**Source passage**
--- START ---


    The amazing thing to me is, this far into the 21st Century, this is still the only way I could find to get this information -- i.e. to find out what's connected where. Did I mention it's a *lot* of work?

    (ETA: What if you can't get to the Console port? How do you get the IP address of the switch in order to SSH or (if you must) Telnet in?)

  • Datil
    CrimsonKidA Apr 27, 2018 at 02:04pm

    Good stuff, thanks for posting this! My go-to Cisco command is: show ip interface brief (show ip int bri). Another thing I've learned that is very helpful (I'm still a noob with Cisco stuff) is tab-completion and using a '?' after the start of a command, such as 'show ?'

  • Cayenne
    Ed Rubin Apr 27, 2018 at 03:09pm

    Unfortunately dumping the mac table and working through it is the only way to reliably find stuff and identify its switch port. I've done a similar process with HP switches. One thing that helps a lot is an ip scanner application that does MAC vendor ID lookups for you. This can help with jim6795's problem of identifying an undocumented switch IP since you can look for the the switch maker's vendor ID and then try ssh or telnet, or http/https depending on the product.

--- END ---

**Data excerpts**
--- START ---

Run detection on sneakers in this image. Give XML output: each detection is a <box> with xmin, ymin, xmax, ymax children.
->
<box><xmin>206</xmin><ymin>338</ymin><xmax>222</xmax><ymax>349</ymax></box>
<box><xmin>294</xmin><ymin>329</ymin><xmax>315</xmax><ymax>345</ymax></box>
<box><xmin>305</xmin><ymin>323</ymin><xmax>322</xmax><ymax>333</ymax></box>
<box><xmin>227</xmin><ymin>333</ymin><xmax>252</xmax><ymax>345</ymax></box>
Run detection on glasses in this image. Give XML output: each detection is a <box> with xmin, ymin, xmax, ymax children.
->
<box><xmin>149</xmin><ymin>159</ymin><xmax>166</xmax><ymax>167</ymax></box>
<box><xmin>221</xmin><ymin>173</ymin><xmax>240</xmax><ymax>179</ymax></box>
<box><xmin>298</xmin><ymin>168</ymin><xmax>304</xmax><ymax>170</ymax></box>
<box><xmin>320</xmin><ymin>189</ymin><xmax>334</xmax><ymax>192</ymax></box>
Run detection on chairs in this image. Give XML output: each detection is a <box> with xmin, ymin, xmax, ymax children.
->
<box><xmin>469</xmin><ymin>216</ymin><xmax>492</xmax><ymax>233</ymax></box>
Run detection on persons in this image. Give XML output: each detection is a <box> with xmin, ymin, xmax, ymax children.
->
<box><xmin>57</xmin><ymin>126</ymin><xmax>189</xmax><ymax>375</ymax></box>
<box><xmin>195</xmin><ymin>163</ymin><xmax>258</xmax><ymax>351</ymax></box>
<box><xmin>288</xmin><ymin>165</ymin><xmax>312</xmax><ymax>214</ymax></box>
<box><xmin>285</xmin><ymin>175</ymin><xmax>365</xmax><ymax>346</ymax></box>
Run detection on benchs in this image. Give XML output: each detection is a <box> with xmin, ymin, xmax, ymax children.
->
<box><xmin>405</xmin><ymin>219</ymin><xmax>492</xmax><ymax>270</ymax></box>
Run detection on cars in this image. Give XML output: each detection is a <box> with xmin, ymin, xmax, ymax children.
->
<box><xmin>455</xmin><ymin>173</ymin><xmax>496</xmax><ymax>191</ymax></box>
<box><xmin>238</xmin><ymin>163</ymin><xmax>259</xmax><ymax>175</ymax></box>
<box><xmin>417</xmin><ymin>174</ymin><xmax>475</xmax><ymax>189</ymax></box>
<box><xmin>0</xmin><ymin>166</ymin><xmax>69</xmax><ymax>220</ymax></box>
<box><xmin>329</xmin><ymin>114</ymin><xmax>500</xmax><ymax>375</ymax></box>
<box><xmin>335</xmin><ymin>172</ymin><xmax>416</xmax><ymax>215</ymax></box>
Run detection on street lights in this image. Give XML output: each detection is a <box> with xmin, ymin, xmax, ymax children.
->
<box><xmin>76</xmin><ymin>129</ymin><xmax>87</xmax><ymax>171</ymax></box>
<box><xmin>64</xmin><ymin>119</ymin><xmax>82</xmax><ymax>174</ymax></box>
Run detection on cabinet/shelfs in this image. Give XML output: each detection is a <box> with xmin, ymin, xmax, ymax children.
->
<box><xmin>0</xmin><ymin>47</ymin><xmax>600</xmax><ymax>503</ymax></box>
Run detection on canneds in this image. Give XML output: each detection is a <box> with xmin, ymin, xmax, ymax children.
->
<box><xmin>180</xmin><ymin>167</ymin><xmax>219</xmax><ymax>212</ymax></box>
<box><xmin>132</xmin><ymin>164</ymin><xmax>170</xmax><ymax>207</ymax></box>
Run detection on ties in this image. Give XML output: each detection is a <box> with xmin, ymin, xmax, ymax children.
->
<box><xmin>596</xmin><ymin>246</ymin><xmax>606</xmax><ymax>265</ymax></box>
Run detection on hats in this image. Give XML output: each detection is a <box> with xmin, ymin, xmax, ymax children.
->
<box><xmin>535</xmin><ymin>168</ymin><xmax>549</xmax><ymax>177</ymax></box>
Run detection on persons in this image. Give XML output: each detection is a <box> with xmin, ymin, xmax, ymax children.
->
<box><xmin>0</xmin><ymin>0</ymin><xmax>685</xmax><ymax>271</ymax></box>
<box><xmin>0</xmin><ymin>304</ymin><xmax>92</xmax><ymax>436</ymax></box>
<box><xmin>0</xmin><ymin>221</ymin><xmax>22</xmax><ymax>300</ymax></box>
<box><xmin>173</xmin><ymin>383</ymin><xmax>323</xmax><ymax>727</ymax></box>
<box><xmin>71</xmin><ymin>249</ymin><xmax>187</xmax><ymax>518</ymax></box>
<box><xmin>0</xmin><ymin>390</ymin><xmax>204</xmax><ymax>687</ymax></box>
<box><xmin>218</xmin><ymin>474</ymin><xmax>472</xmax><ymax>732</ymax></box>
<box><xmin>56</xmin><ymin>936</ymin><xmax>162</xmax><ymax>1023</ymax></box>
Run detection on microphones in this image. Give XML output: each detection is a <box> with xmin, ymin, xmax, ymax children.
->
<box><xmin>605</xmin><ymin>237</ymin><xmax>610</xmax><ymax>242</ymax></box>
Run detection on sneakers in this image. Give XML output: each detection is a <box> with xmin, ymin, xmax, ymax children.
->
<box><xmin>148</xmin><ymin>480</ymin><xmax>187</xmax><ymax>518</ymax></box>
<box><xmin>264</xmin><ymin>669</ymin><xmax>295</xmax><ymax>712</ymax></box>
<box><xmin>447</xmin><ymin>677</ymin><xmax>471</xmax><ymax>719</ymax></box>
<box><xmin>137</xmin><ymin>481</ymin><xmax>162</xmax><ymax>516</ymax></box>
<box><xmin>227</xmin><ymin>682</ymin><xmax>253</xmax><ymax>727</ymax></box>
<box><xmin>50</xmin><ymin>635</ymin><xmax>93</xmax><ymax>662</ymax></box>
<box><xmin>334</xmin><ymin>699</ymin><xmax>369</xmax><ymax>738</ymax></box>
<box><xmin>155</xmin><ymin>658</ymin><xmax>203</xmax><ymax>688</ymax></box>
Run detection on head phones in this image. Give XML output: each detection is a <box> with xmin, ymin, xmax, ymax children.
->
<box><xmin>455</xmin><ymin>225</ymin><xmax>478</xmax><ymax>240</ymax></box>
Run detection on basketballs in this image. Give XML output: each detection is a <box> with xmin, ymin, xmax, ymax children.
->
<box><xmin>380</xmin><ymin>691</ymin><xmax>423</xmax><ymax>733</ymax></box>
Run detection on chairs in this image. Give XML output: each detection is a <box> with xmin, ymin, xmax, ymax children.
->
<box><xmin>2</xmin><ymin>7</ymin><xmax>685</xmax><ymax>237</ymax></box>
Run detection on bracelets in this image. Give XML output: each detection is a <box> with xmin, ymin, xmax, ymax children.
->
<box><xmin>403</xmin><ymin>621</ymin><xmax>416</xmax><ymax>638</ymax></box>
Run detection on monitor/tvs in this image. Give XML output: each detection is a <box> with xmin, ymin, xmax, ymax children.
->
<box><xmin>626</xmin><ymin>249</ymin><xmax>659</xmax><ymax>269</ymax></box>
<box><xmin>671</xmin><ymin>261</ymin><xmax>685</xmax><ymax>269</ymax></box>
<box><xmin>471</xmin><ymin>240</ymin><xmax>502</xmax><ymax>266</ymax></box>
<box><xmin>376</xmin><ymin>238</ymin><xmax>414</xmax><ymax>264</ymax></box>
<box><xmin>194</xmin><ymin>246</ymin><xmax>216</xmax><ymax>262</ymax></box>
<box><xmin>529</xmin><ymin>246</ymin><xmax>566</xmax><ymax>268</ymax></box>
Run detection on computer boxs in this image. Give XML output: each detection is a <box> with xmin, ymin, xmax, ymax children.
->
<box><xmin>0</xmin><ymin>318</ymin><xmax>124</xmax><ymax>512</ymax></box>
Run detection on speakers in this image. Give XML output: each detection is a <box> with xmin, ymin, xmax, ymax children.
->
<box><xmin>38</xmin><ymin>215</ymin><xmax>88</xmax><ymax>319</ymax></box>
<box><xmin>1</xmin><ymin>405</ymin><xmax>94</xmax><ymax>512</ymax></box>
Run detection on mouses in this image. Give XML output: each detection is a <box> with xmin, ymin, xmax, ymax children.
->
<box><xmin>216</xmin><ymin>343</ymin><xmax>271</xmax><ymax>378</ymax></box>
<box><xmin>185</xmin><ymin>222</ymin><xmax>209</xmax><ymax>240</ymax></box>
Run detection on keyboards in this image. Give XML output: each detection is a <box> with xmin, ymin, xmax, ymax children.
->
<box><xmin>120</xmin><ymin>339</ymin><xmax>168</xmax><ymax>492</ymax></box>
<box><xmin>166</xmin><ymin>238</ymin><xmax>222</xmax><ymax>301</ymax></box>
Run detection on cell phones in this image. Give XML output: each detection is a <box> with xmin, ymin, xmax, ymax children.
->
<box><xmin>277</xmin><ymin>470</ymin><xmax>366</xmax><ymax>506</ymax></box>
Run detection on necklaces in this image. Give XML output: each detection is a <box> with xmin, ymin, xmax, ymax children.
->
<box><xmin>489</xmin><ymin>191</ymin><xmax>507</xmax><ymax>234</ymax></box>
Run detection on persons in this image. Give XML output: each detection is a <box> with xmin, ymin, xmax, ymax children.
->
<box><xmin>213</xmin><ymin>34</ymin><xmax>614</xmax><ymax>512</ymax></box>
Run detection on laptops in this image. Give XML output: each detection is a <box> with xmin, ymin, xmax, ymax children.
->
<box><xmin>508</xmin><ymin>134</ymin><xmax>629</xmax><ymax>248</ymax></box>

--- END ---

**Required tasks**
1. Answer these questions using the forum thread on Cisco switches, one line each:
(a) Which Cisco command does CrimsonKidA call a go-to?
(b) With which other brand of switches has Ed Rubin done a similar process?
(c) What kind of application does Ed Rubin say helps a lot?
2. Write the next few sentences of the forum thread on Cisco switches, picking up after its final sentence.

**Expected results**
1.
(a) show ip interface brief (show ip int bri)
(b) HP switches
(c) An IP scanner application that does MAC vendor ID lookups

2.
  • Jalapeno
    TS79 Apr 27, 2018 at 06:53pm

    Spiceworks has the ability to harvest this information using SNMP and will create a map showing which device is on which switchport. It must have the correct MIB installed for your switch and you must configure SNMP. The feature could use some more work but basic components are there.

  • Jalapeno
    SadTech0 Apr 27, 2018 at 08:06pm

    Thanks for posting this *after* I finished a 'What's Connected Where' jihad on our network. :^D After beating Google to death over it, hoping for some useful tool, I ended up using exactly the same process (plus the online MAC address lookup to ID the device manufacturer), so I can affirm this works perfectly, if you work it.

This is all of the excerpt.